Bring on the Meyhem
Went to the last Art on the Rocks event of the year. I'd link it for you but I cannot remember my html.
Anyway, night out with the boys.
Art on the Rocks is a classy event. Therefore it is full of chicks who went shopping for the event. Dressed to the nine. Hair in perfection.
Started the evening off right. Knocked down about 3 bourbon and cokes before I left. My buddy Rick had a drink. Justin helped himself to a beer or three.
Raymond had a shot. Everyone was good.
We get there. I'm blitzed. Eat something. Smile at some girls. Don't talk to them. Then you just look stupid.
So, things were fun. Talked to some girl from Norway. She is a Psychologist. Thomas liked her. They talked about thier fiance's. I just sat back and enjoyed the views.
Missed the best part of the evening.
The title of this is Meyhem, if you recall.
Rick, apparently had about seven shots before he got to my place. Seven.
Yes, seven. And a mixed drink.
Then he had beers at the event.
Did I mention seven shots?
Best explanation for his performance?
Justin said, "it was like watching a guy fall on a rusty sword....over and over and over again."
I cannot possibly describe for you his behavior on paper and give it justice. But i will do my best.
Imagine, if you will. A guy, barely able to stand. Drunk as a skunk and proud of it. He is fearless. When it comes to women, he holds nothing back.
So he busts out a couple of cookie cutters or something. One is a "T", the other a stegasaurus. He sees something else. He sees a penis and a bush. Following me?
Look at these" I stole them. What are they? No, its a penis. Now look. The dinasaur is eating the penis "mwarrr, mwarrrggghh, marwerer." Those last bits are to suggest a monster eating.
"Look, the dinasaur is eating the penis."

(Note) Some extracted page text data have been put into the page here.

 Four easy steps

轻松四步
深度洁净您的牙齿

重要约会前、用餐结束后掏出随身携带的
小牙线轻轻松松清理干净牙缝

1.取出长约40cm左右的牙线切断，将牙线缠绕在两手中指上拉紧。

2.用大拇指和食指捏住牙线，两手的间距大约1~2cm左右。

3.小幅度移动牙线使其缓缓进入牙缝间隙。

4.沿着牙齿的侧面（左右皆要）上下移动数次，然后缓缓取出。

This does not impress women at an art museum who went shopping last week specifically for this event.
So, Rick typically stayed a good, five, six minutes longer than he should have. Some of the times, the girls literally had to walk away from him!
But, did all of this rejection phase him? NO. NOt a chance.

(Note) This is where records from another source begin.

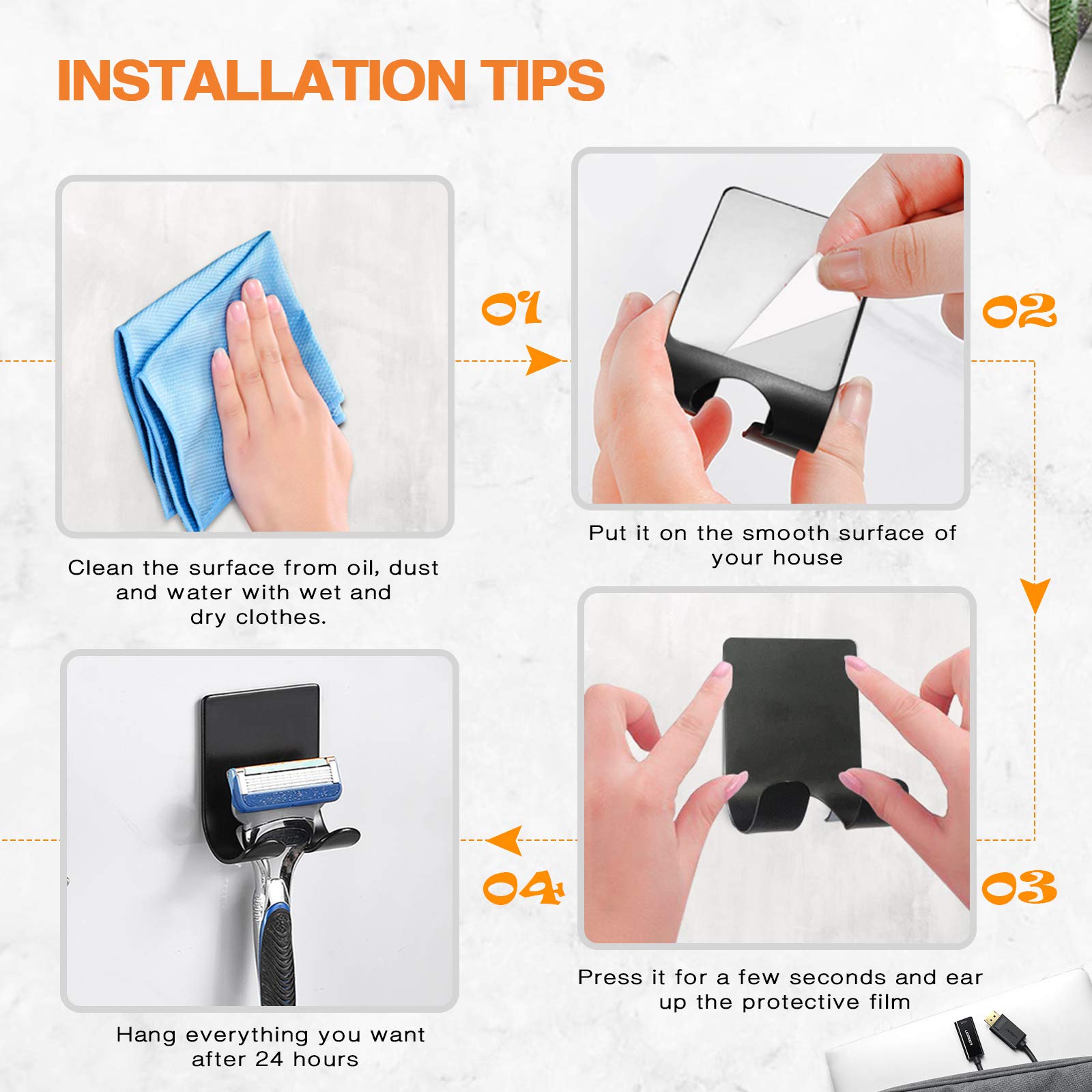 INSTALLATION TIPS

01

Clean the surface from oil, dust and water with wet and dry clothes.

02

Put it on the smooth surface of your house

03

Press it for a few seconds and ear up the protective film

04

Hang everything you want after 24 hours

He would literally get shot down, pivot on a heel, find a new target and move in. All in one continuous motion.
Marvelous. Lets fall on that sword one more time.
I like to picture a car wreck on an interstate that leads to a 50 car pileup. Only, it has to happen in slow motion, like, over the course of 20 minutes or so.

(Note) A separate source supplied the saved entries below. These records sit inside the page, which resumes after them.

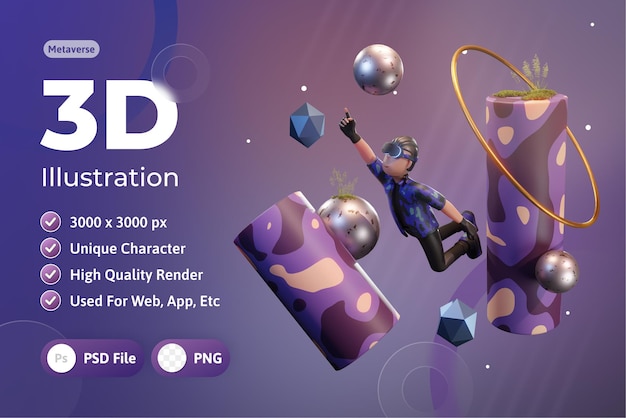 Metaverse

3D

Illustration

3000 x 3000 px

Unique Character

High Quality Render

Used For Web, App, Etc

Ps PSD File

PNG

The worst part about it was, you couldn't like step in and be the good guy, and take advantage of his rediculous behavior. He was so wasted, he couldnt even get names. Let alone numbers.
The night continued like that. We hit a few bars. GOt REALLY drunk and somehow managed to get home before the sun came up.
I woke up at ten yesterday and started drinking by 11. What? Its football season.
I hooked up a second TV and we had three games going on at once! too bad i was so drunk i couldnt enjoy the games! oops.